Levelling the Linguistic Playing Field within Academic Philosophy | Lex Academic Blog
Philosophy has a language problem. Schwitzgebel, Huang, Higgins and Gonzalez-Cabrera (2018) found that, in a sample of papers published in elite journals, 97% of citations were to work originally written in English. 73% of the papers in the sample didn’t cite any paper that had been originally written in a language other than English, and 96% of the members of elite journals’ editorial boards are primarily affiliated with an Anglophone university.
Unless we think that this reflects who does the best philosophy and where they do it, this is prima facie cause for concern. The Barcelona Principles for a Globally Inclusive Philosophy aim at addressing a “structural inequality between native and non-native speakers”, and call on philosophers to take steps like including non-native speakers on editorial boards and not giving “undue weight to their authors’ linguistic style, fluency or accent”.
Schwitzgebel et al.’s study doesn’t tell us what percentage of papers originally written in English were by non-native speakers. Nevertheless, there is a strong sense that, as the authors of the Barcelona Principles say, “non-native English speakers, who have not had the chance to perfect their knowledge of the language, are at a structural disadvantage”.
How can this disadvantage be explained?
It’s possible that implicit biases play a role here. Pantos and Perkins (2012) used the Implicit Association Test to measure implicit attitudes towards those who speak with ‘foreign’ accents, finding that “the participants’ implicit attitudes favour the U.S. [in the context of the study, the non-‘foreign’] accented speaker”. Similar associations may be at play when we encounter written work that we judge to be by a non-native speaker. (Note, there are outstanding questions both about how to best understand appeals to implicit attitudes and about the efficacy of Greenwald et al.’s IAT, used by Pantos and Perkins, as a psychological instrument. For more on this latter worry, see this earlier discussion on the Daily Nous.)

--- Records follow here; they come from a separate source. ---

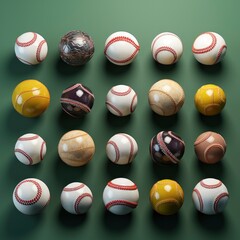 Collection 3D Sport Ball Icon Isolated , Background Images , Hd Wallpapers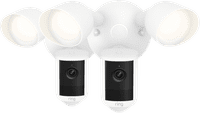 Ring Floodlight Kamera 2. Generation Weiß Doppelpack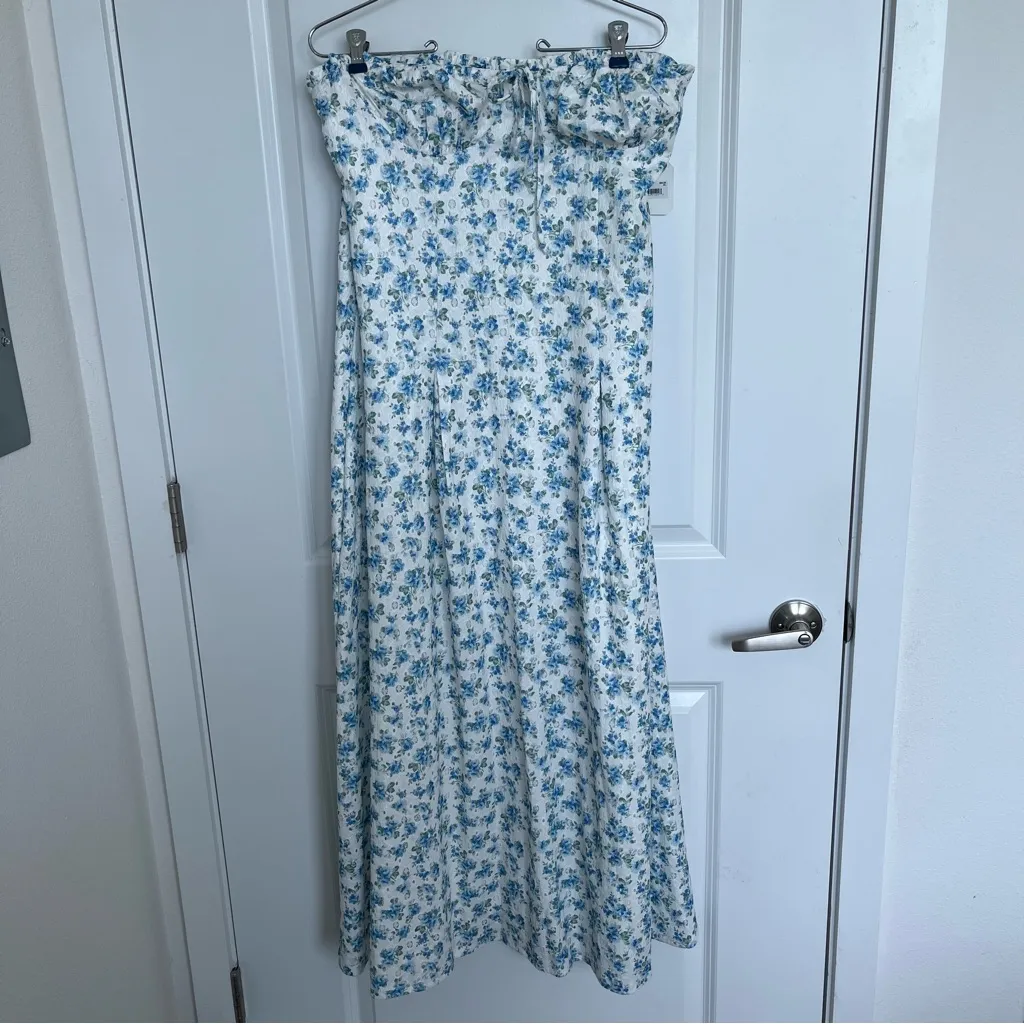 NEW Altar’d State Blue Floral Maxi Dress Size XL Available NWT - Image 7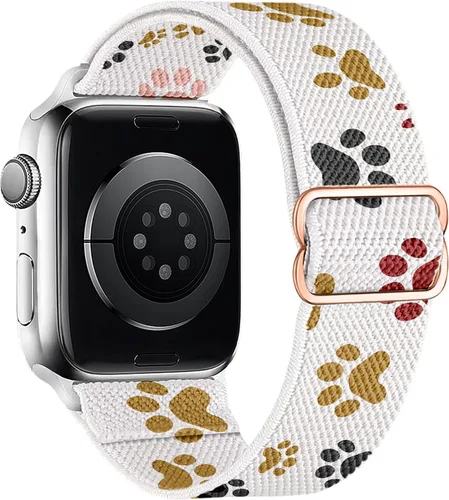 Miniatura 57 de Correas elásticas de nailon compatibles con Apple Watch de 1.496 pulgadas, 1.575 pulgadas, 1.614 pulgadas, 1.654 pulgadas, 1.732 pulgadas, 1.732
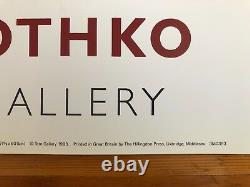 Mark Rothko,'light Red Over Black 1957', Authentic 1993 Tate Gallery Art Print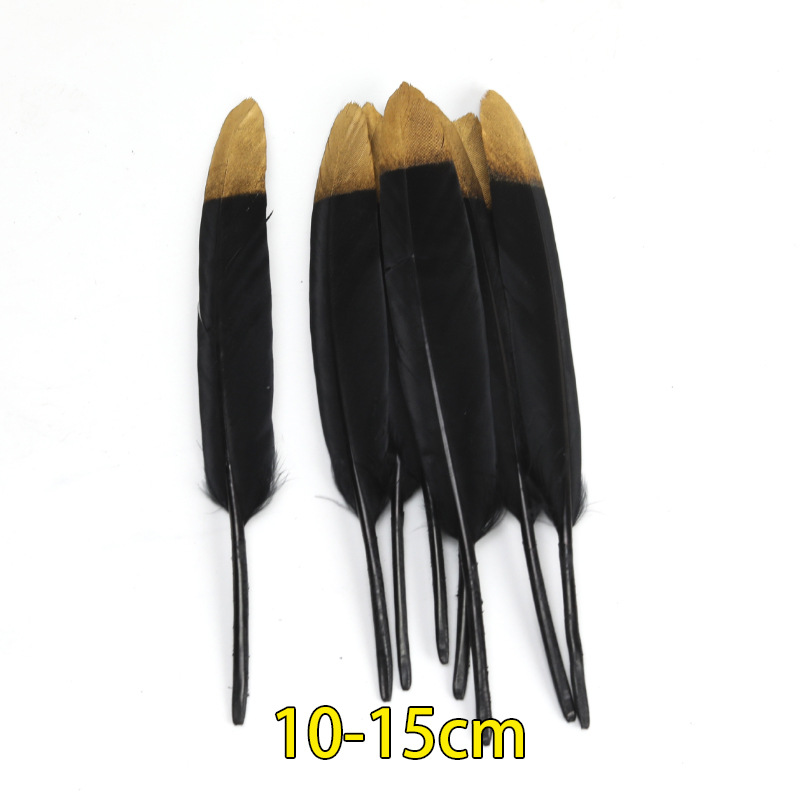 Plumas negras al por mayor diy materiales hechos a mano bolsas accesorios accesorios para niños jardín de infantes creativo curso de arte
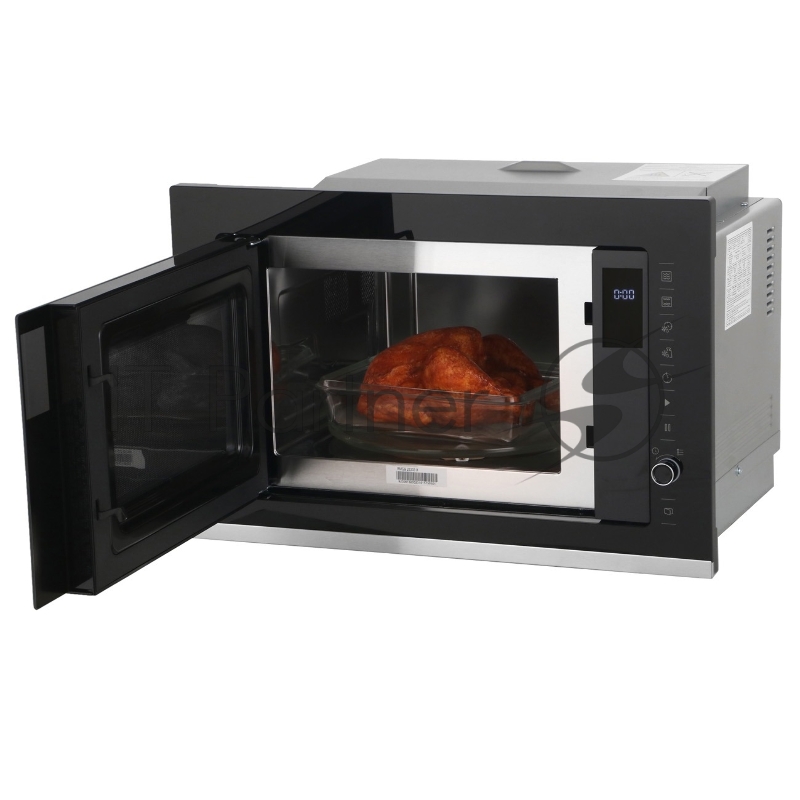 Микроволновая печь встраиваемая Beko BMGB 25333 X черный, 25 л, 900 Вт, переключатели - поворотный механизм/сенсор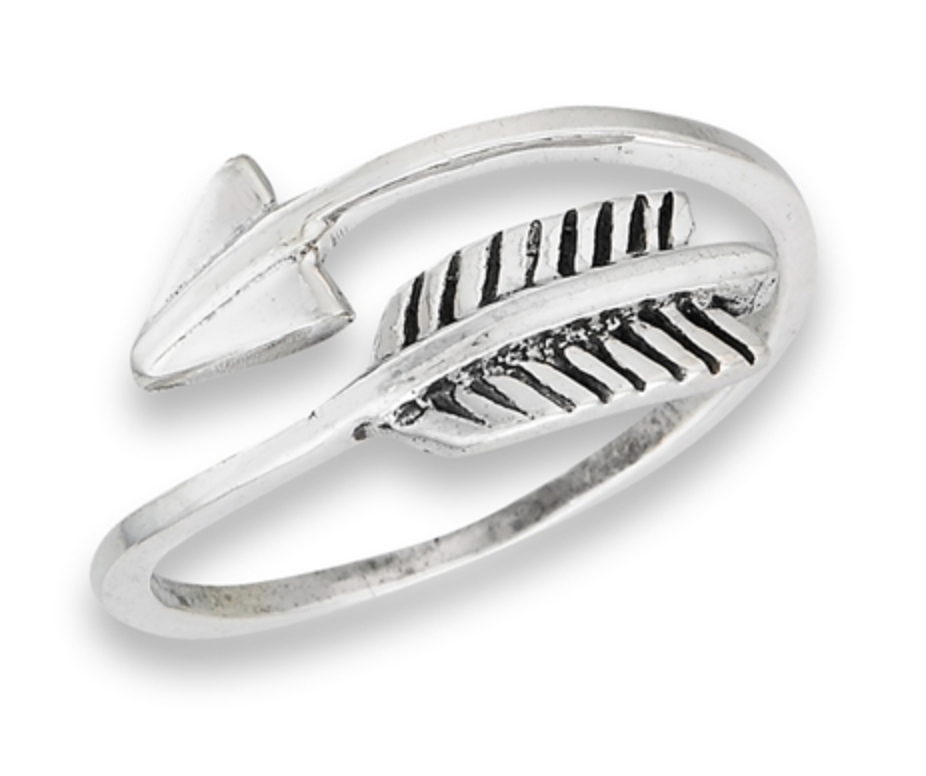Feather And Arrow Ring
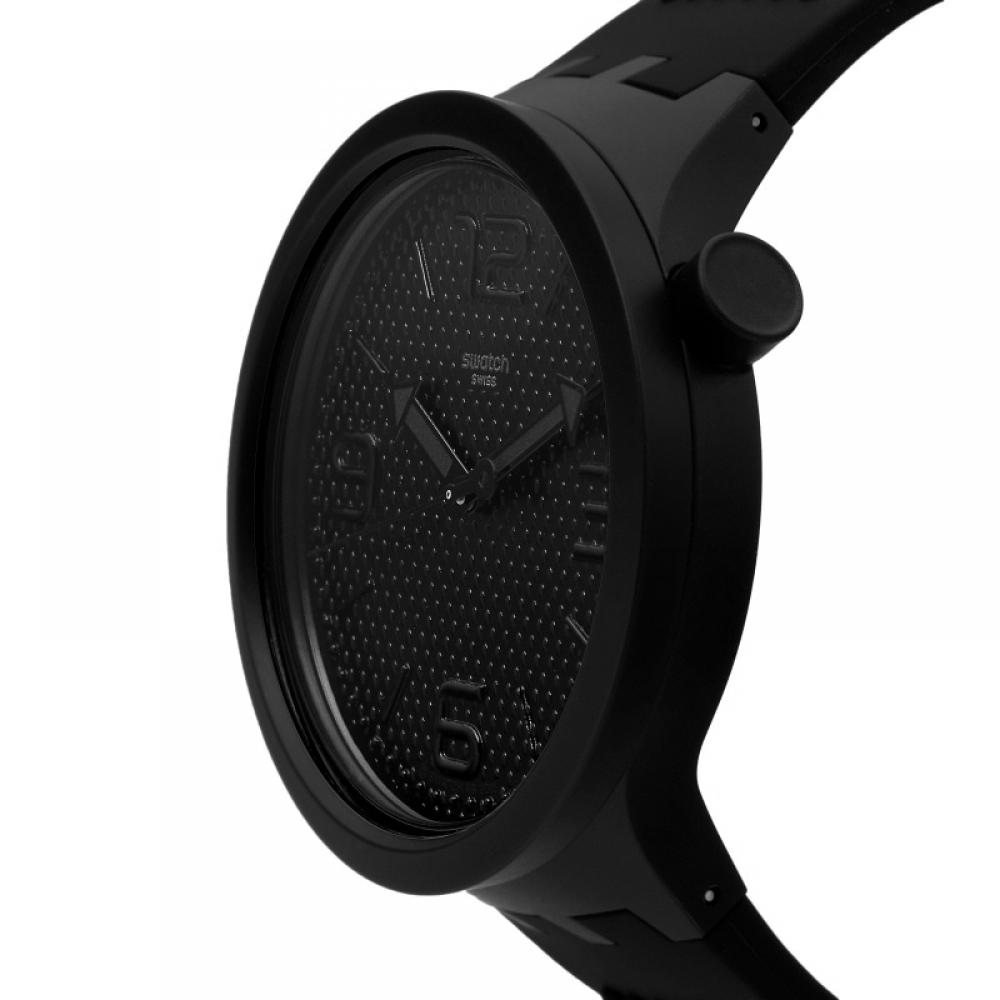 Swatch Men S Urethane Watch Bbblack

Furthermore, we should also be careful not to downplay the effects of explicit evaluations of how a paper is written. Here’s an example. The Australasian Journal of Philosophy invites referees to comment on whether papers “display flair, or elegance, or vivacity in the writing” and are “enjoyable, even exciting, to read”. If the AJP is unique, it is only in making this requirement explicit: these instructions codify what happens, to a greater or lesser degree, when referees evaluate papers for top-tier journals.
Philosophy, then, has stylistic norms in addition to intellectual norms. Satisfying these former requirements will be harder for non-native speakers. As Saray Ayala says in an early contribution to this conversation, it is likely both that writing in one’s “native language gives one more freedom and control over one’s written style”, and that “stylistic considerations play a big role in editors’ and referees’ decisions”.
What can be done to remedy the exclusionary effects of these stylistic, or aesthetic, criteria? Here are two broad approaches.
One approach is to reject the norms, at least when making decisions that affect people’s careers. Being elegantly written, according to this line of thought, doesn’t in and of itself make for better philosophy. Allowing one’s evaluations to be informed by such features therefore excludes certain philosophers on the basis of something other than the quality of their work. Rejecting these norms may involve telling reviewers not to attend to stylistic features of a paper (other than clarity), and ignoring such features when choosing papers to cite or add to reading lists. The extent to which one can consciously prevent our evaluations from being guided by some features is, of course, up for debate.
A second approach is to keep the stylistic norms but make it easier for non-native speakers to satisfy them. Increased access to developmental editorial support may be part of this approach. Again, practical questions lurk. Wealthier scholars have increased access to such support. Funding could be provided as part of grants from governments or other institutions, or by universities. This, however, excludes those who don’t have grants, independent scholars, or those at less wealthy institutions. Those hoping for academic publishers to fund such services from their own profits may be waiting a long time.
These practical questions aside, a deeper tension is that which approach looks appealing may depend on your conception of philosophy.
One understanding of philosophy is that it involves building models or theories of a target phenomenon that are then evaluated against competitors for the purposes of identifying correct answers to philosophical questions. If this is right, then so long as a paper is written clearly enough to grasp the theory being presented, its stylistic or aesthetic features are (philosophically) irrelevant. If paying attention to these features systematically disadvantages some philosophers, this becomes a defeasible reason to ignore them in evaluative contexts.
If, however, you take the aim of philosophy to be therapeutic or to help us understand our place in the world, then disregarding stylistic norms looks less appealing. How successfully a piece of writing brings about a psychological change in its reader may turn non-trivially on how it is written. The power that some philosophy has over us cannot be boiled down to premises and conclusions, and so content cannot be cleanly disentangled from style. If this is right, then something would be lost if style was evaluatively disregarded altogether.
The route forward is not entirely clear. What is clear is that this structural disadvantage deserves closer philosophical and empirical attention. We owe this to current and future members of our philosophical community for whom English is not their native language.